### EXERCISE
Continue the piece on Capitol Hill's record-shop history below, starting after its final sentence, and ignore the lines that follow it.

### EXTRACT
-- BEGIN --
Exploring the neighborhood’s record-shop history
In the summer of 1984, Russ Battaglia and Bruce Pavitt were two former record store employees—recently unemployed after the closing of Capitol Hill’s Bomb Shelter Records in the Broadway Arcade– when they decided to open Fallout Records & Skateboards in a tiny storefront on E Olive Way. The pair, who met five years earlier at Evergreen State College, were both “creative people who were interested in the emerging punk rock culture,” Pavitt recently recalled.
Fallout Records quickly became the center of alternative, indie, and DIY music, ‘zines, comics, and skateboarding, hosting in-store performances by Hüsker Dü, Sonic Youth, the White Stripes, and many other bands and musicians. Artists and illustrators Peter Bagge, Daniel Clowes, Robert Crumb, and Jim Woodring visited the shop to sign books and hang out. The shop even had two late-night TV commercials featuring the U-Men rummaging through stacks of records and racks of T-shirts and skaters barreling down John Street and dodging traffic on Broadway en route to Fallout. Skateboarding icon Chris “Wez” Lundry worked at Fallout, as did Tim Hayes, who was hired in 1986 and bought the store from Russ and Janet Battaglia in 1999 (Pavitt left Fallout a couple of years after it opened to launch the Sub Pop record label).
-- END --
### PROVIDED MATERIAL
-- BEGIN --
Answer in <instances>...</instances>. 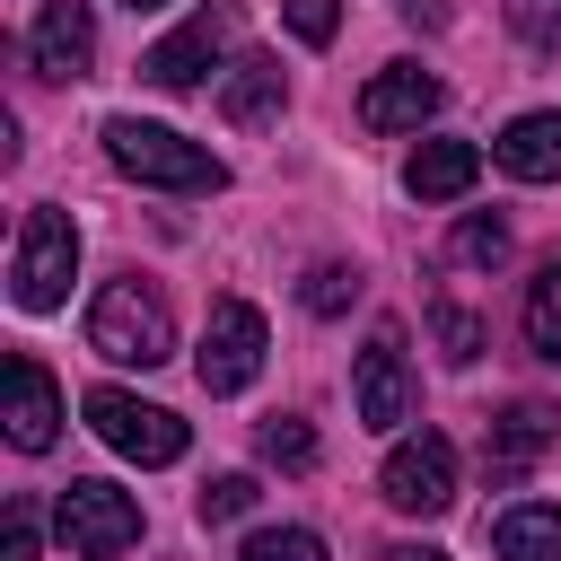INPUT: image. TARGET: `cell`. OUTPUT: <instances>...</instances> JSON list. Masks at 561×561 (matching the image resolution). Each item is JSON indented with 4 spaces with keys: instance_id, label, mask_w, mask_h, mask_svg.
<instances>
[{
    "instance_id": "obj_11",
    "label": "cell",
    "mask_w": 561,
    "mask_h": 561,
    "mask_svg": "<svg viewBox=\"0 0 561 561\" xmlns=\"http://www.w3.org/2000/svg\"><path fill=\"white\" fill-rule=\"evenodd\" d=\"M351 403H359L368 430H394V421L412 412V377H403V333H394V324L368 333V351H359V368H351Z\"/></svg>"
},
{
    "instance_id": "obj_30",
    "label": "cell",
    "mask_w": 561,
    "mask_h": 561,
    "mask_svg": "<svg viewBox=\"0 0 561 561\" xmlns=\"http://www.w3.org/2000/svg\"><path fill=\"white\" fill-rule=\"evenodd\" d=\"M123 9H167V0H123Z\"/></svg>"
},
{
    "instance_id": "obj_27",
    "label": "cell",
    "mask_w": 561,
    "mask_h": 561,
    "mask_svg": "<svg viewBox=\"0 0 561 561\" xmlns=\"http://www.w3.org/2000/svg\"><path fill=\"white\" fill-rule=\"evenodd\" d=\"M0 561H35V508L9 500V526H0Z\"/></svg>"
},
{
    "instance_id": "obj_21",
    "label": "cell",
    "mask_w": 561,
    "mask_h": 561,
    "mask_svg": "<svg viewBox=\"0 0 561 561\" xmlns=\"http://www.w3.org/2000/svg\"><path fill=\"white\" fill-rule=\"evenodd\" d=\"M263 465L307 473V465H316V430H307L298 412H272V421H263Z\"/></svg>"
},
{
    "instance_id": "obj_26",
    "label": "cell",
    "mask_w": 561,
    "mask_h": 561,
    "mask_svg": "<svg viewBox=\"0 0 561 561\" xmlns=\"http://www.w3.org/2000/svg\"><path fill=\"white\" fill-rule=\"evenodd\" d=\"M508 26L543 53H561V0H508Z\"/></svg>"
},
{
    "instance_id": "obj_2",
    "label": "cell",
    "mask_w": 561,
    "mask_h": 561,
    "mask_svg": "<svg viewBox=\"0 0 561 561\" xmlns=\"http://www.w3.org/2000/svg\"><path fill=\"white\" fill-rule=\"evenodd\" d=\"M105 158H114L131 184H158V193H219V184H228V167H219L202 140H184V131H167V123H140V114H114V123H105Z\"/></svg>"
},
{
    "instance_id": "obj_23",
    "label": "cell",
    "mask_w": 561,
    "mask_h": 561,
    "mask_svg": "<svg viewBox=\"0 0 561 561\" xmlns=\"http://www.w3.org/2000/svg\"><path fill=\"white\" fill-rule=\"evenodd\" d=\"M254 500H263V491H254V473H219V482H202V500H193V508H202V526H228V517H245Z\"/></svg>"
},
{
    "instance_id": "obj_8",
    "label": "cell",
    "mask_w": 561,
    "mask_h": 561,
    "mask_svg": "<svg viewBox=\"0 0 561 561\" xmlns=\"http://www.w3.org/2000/svg\"><path fill=\"white\" fill-rule=\"evenodd\" d=\"M228 44H237V0H210V9H193L175 35H158V44L140 53V79H149V88H202V70H210Z\"/></svg>"
},
{
    "instance_id": "obj_4",
    "label": "cell",
    "mask_w": 561,
    "mask_h": 561,
    "mask_svg": "<svg viewBox=\"0 0 561 561\" xmlns=\"http://www.w3.org/2000/svg\"><path fill=\"white\" fill-rule=\"evenodd\" d=\"M53 526H61V543L79 561H114V552L140 543V500L114 491V482H61L53 491Z\"/></svg>"
},
{
    "instance_id": "obj_20",
    "label": "cell",
    "mask_w": 561,
    "mask_h": 561,
    "mask_svg": "<svg viewBox=\"0 0 561 561\" xmlns=\"http://www.w3.org/2000/svg\"><path fill=\"white\" fill-rule=\"evenodd\" d=\"M447 254H456V263H473V272L508 263V219H491V210H465V219H456V237H447Z\"/></svg>"
},
{
    "instance_id": "obj_28",
    "label": "cell",
    "mask_w": 561,
    "mask_h": 561,
    "mask_svg": "<svg viewBox=\"0 0 561 561\" xmlns=\"http://www.w3.org/2000/svg\"><path fill=\"white\" fill-rule=\"evenodd\" d=\"M386 561H447V552H421V543H394Z\"/></svg>"
},
{
    "instance_id": "obj_18",
    "label": "cell",
    "mask_w": 561,
    "mask_h": 561,
    "mask_svg": "<svg viewBox=\"0 0 561 561\" xmlns=\"http://www.w3.org/2000/svg\"><path fill=\"white\" fill-rule=\"evenodd\" d=\"M430 333H438V359H447V368H473V359H482V342H491V333H482V316H473V307H456V298H438V307H430Z\"/></svg>"
},
{
    "instance_id": "obj_13",
    "label": "cell",
    "mask_w": 561,
    "mask_h": 561,
    "mask_svg": "<svg viewBox=\"0 0 561 561\" xmlns=\"http://www.w3.org/2000/svg\"><path fill=\"white\" fill-rule=\"evenodd\" d=\"M0 421H9V447H18V456H44V447H53V430H61V386L44 377V359H26V351L9 359V412H0Z\"/></svg>"
},
{
    "instance_id": "obj_19",
    "label": "cell",
    "mask_w": 561,
    "mask_h": 561,
    "mask_svg": "<svg viewBox=\"0 0 561 561\" xmlns=\"http://www.w3.org/2000/svg\"><path fill=\"white\" fill-rule=\"evenodd\" d=\"M526 342H535L543 359H561V263H543V272L526 280Z\"/></svg>"
},
{
    "instance_id": "obj_1",
    "label": "cell",
    "mask_w": 561,
    "mask_h": 561,
    "mask_svg": "<svg viewBox=\"0 0 561 561\" xmlns=\"http://www.w3.org/2000/svg\"><path fill=\"white\" fill-rule=\"evenodd\" d=\"M88 351L114 359V368H158V359H175V316H167V298H158L140 272L105 280L96 307H88Z\"/></svg>"
},
{
    "instance_id": "obj_5",
    "label": "cell",
    "mask_w": 561,
    "mask_h": 561,
    "mask_svg": "<svg viewBox=\"0 0 561 561\" xmlns=\"http://www.w3.org/2000/svg\"><path fill=\"white\" fill-rule=\"evenodd\" d=\"M263 307H245V298H219L210 307V324H202V351H193V377H202V394H245L254 377H263Z\"/></svg>"
},
{
    "instance_id": "obj_29",
    "label": "cell",
    "mask_w": 561,
    "mask_h": 561,
    "mask_svg": "<svg viewBox=\"0 0 561 561\" xmlns=\"http://www.w3.org/2000/svg\"><path fill=\"white\" fill-rule=\"evenodd\" d=\"M403 9H421V18H438V0H403Z\"/></svg>"
},
{
    "instance_id": "obj_24",
    "label": "cell",
    "mask_w": 561,
    "mask_h": 561,
    "mask_svg": "<svg viewBox=\"0 0 561 561\" xmlns=\"http://www.w3.org/2000/svg\"><path fill=\"white\" fill-rule=\"evenodd\" d=\"M237 561H324V535H307V526H272V535H254Z\"/></svg>"
},
{
    "instance_id": "obj_7",
    "label": "cell",
    "mask_w": 561,
    "mask_h": 561,
    "mask_svg": "<svg viewBox=\"0 0 561 561\" xmlns=\"http://www.w3.org/2000/svg\"><path fill=\"white\" fill-rule=\"evenodd\" d=\"M377 491H386L403 517H438V508H456V447H447L438 430L394 438L386 465H377Z\"/></svg>"
},
{
    "instance_id": "obj_12",
    "label": "cell",
    "mask_w": 561,
    "mask_h": 561,
    "mask_svg": "<svg viewBox=\"0 0 561 561\" xmlns=\"http://www.w3.org/2000/svg\"><path fill=\"white\" fill-rule=\"evenodd\" d=\"M438 96H447V88H438L421 61H386V70L359 88V123H368V131H421V123L438 114Z\"/></svg>"
},
{
    "instance_id": "obj_3",
    "label": "cell",
    "mask_w": 561,
    "mask_h": 561,
    "mask_svg": "<svg viewBox=\"0 0 561 561\" xmlns=\"http://www.w3.org/2000/svg\"><path fill=\"white\" fill-rule=\"evenodd\" d=\"M70 272H79V228L70 210H26L18 219V254H9V289L26 316H53L70 298Z\"/></svg>"
},
{
    "instance_id": "obj_9",
    "label": "cell",
    "mask_w": 561,
    "mask_h": 561,
    "mask_svg": "<svg viewBox=\"0 0 561 561\" xmlns=\"http://www.w3.org/2000/svg\"><path fill=\"white\" fill-rule=\"evenodd\" d=\"M552 447H561V412H552V403H508V412L482 430V473L508 491V482H526Z\"/></svg>"
},
{
    "instance_id": "obj_10",
    "label": "cell",
    "mask_w": 561,
    "mask_h": 561,
    "mask_svg": "<svg viewBox=\"0 0 561 561\" xmlns=\"http://www.w3.org/2000/svg\"><path fill=\"white\" fill-rule=\"evenodd\" d=\"M26 61H35L44 79H88V61H96V18H88V0H44L35 26H26Z\"/></svg>"
},
{
    "instance_id": "obj_22",
    "label": "cell",
    "mask_w": 561,
    "mask_h": 561,
    "mask_svg": "<svg viewBox=\"0 0 561 561\" xmlns=\"http://www.w3.org/2000/svg\"><path fill=\"white\" fill-rule=\"evenodd\" d=\"M298 298H307V316H342V307L359 298V272H351V263H316Z\"/></svg>"
},
{
    "instance_id": "obj_15",
    "label": "cell",
    "mask_w": 561,
    "mask_h": 561,
    "mask_svg": "<svg viewBox=\"0 0 561 561\" xmlns=\"http://www.w3.org/2000/svg\"><path fill=\"white\" fill-rule=\"evenodd\" d=\"M473 175H482V149H473V140H421V149L403 158L412 202H456V193H473Z\"/></svg>"
},
{
    "instance_id": "obj_14",
    "label": "cell",
    "mask_w": 561,
    "mask_h": 561,
    "mask_svg": "<svg viewBox=\"0 0 561 561\" xmlns=\"http://www.w3.org/2000/svg\"><path fill=\"white\" fill-rule=\"evenodd\" d=\"M491 158H500V175H517V184H561V105L517 114V123L491 140Z\"/></svg>"
},
{
    "instance_id": "obj_17",
    "label": "cell",
    "mask_w": 561,
    "mask_h": 561,
    "mask_svg": "<svg viewBox=\"0 0 561 561\" xmlns=\"http://www.w3.org/2000/svg\"><path fill=\"white\" fill-rule=\"evenodd\" d=\"M280 61H263V53H245L237 70H228V88H219V114L237 123V131H254V123H272L280 114Z\"/></svg>"
},
{
    "instance_id": "obj_6",
    "label": "cell",
    "mask_w": 561,
    "mask_h": 561,
    "mask_svg": "<svg viewBox=\"0 0 561 561\" xmlns=\"http://www.w3.org/2000/svg\"><path fill=\"white\" fill-rule=\"evenodd\" d=\"M79 412H88V430H96L114 456H131V465H175V456H184V421H175L167 403H140V394H123V386H96Z\"/></svg>"
},
{
    "instance_id": "obj_25",
    "label": "cell",
    "mask_w": 561,
    "mask_h": 561,
    "mask_svg": "<svg viewBox=\"0 0 561 561\" xmlns=\"http://www.w3.org/2000/svg\"><path fill=\"white\" fill-rule=\"evenodd\" d=\"M280 18H289V35H298V44H333L342 0H280Z\"/></svg>"
},
{
    "instance_id": "obj_16",
    "label": "cell",
    "mask_w": 561,
    "mask_h": 561,
    "mask_svg": "<svg viewBox=\"0 0 561 561\" xmlns=\"http://www.w3.org/2000/svg\"><path fill=\"white\" fill-rule=\"evenodd\" d=\"M491 552L500 561H561V508L552 500H517L491 517Z\"/></svg>"
}]
</instances>
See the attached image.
-- END --
### EXERCISE RESPONSE
Fallout Records closed permanently in February 2003, swept away by the neighborhood’s changing demographics and dynamics. It was an impressive 20-year run for a record shop that frowned on pop music and strictly adhered to its punk ethos. Today, the bar Montana operates in the space formerly occupied by Fallout. But the store is still remembered. “My wife was in Montana a couple of weeks ago with some girlfriends,” Hayes told me. “One of them told the waiter, ‘Did you know this used to be a record store?’ He said, ‘I know. It was Fallout.’”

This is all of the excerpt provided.